# Dubioses Paket aus China?



## Fenrix (11. April 2017)

Hey, 

ich hoffe das passt ihr irgendwie rein: 

In den letzten Tagen habe ich mir einige Sachen von Aliexpress (mit Kreditkarte) und Gearbest (mit Paypal) gekauft.

Darunter ein paar Spielzeuge (Fidget Cubes und Spinner), Audio-Kabel und ein paar In-Ears von 'Knowledge Zenith' (die Abkürzung wird im Forum wohl blockiert ^^).

Heute sind dann 3 Pakete angekommen. 
Im ersten waren die Audio-Kabel, im zweiten die In-Ears.

Das dritte war ein komisch wirkender silberner Umschlag, wo man direkt gefühlt hat, dass Kleidung drin ist.
Aufgemacht und raus kommen zwei Damen-Unterhemden ö.Ä. 


Spoiler






			Dieser Inhalt steht nur eingeloggten Mitgliedern zur Verfügung.
        




			Dieser Inhalt steht nur eingeloggten Mitgliedern zur Verfügung.
        





Hab erst gedacht meine Kreditkarte wäre "gehackt" worden, aber konnte weder bei Paypal noch auf meiner Kreditkartenabrechnung etwas Auffälliges feststellen. Es wurden lediglich die Sachen abgebucht, die ich auch wirklich gekauft habe. 

Habt ihr schonmal was Ähnliches bei einem Kauf von irgendeinem China-Seller erlebt? 

Auf der einen Seite kann ich zwar keine Abbuchung zu diesen hinreißenden Stücken finden, auf der anderen Seite kann ich mir auch nicht erklären, warum mir irgendein Shop aus Spaß so einen Mist schicken sollte. 
Hab schon versucht diesen Händler zu googeln, aber da kam nichts bei raus. 

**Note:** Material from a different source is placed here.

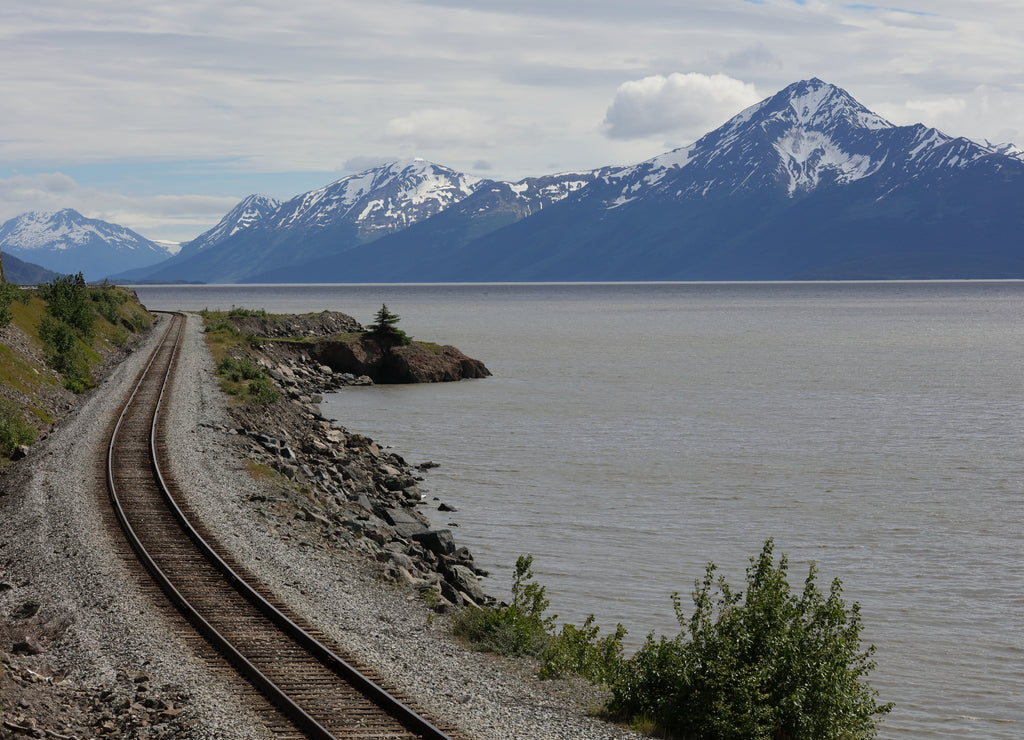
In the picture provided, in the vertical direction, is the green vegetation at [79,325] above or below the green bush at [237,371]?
above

Vllt. kennt ihr ja Ähnliches.


Grüße


----------



## Jeretxxo (11. April 2017)

Da is wohl schlich und einfach etwas ins falsche Paket gekommen, passiert... kommt auch bei Amazon, Quelle oder Otto hin und wieder vor, selbst bei sehr "aufälligen" Gegenständen wie Kühlschränken oä, selbst schon erlebt, dazu brauchts kein "Chinahändler".


----------



## Seeefe (11. April 2017)

Reklamieren und gut ist. 

Gesendet von meinem SM-G930F mit Tapatalk


----------



## Fenrix (11. April 2017)

Gut, dann denk ich mir da nichts weiter bei. Hatte etwas Sorgen, weil eine Bekannte mal Probleme mit ihrer Kreditkarte hatte und ihr dann auch so ein Mist geschickt wurde. 
Mal beim Support nachgefragt und meine eigentliche Bestellung, die noch fehlt, ist auch auf dem Weg. 

Die Klamotten wurden dann wohl zusätzlich an mich irgendwie verschickt (von wem auch immer die jetzt kommen).


----------



## mardsis (11. April 2017)

Bei Chinabestellungen kommt so etwas tatsächlich öfter vor, habe mal eine günstige USB 3.0 PCI-E x1 Karte bestellt, und eine uralte Soundkarte bekommen, darauf den Verkäufer gefragt und sie haben Ersatz rausgeschickt. Kam wieder eine alte Soundkarte an, aber anderes Modell  Danach habe ich es aufgegeben, so wichtig waren mit die 3,5€ dann doch nicht, wobei die meist sogar danach noch sehr kulant sind.


----------



## MetallSimon (12. April 2017)

Das ist üblich, wenn man bei China läden bestellt, da läuft das etwas anders. Ich bestelle nur im äußersten notfall(wenn es die Sachen in DE nirgends gibt) bei Aliexpress und Co.


----------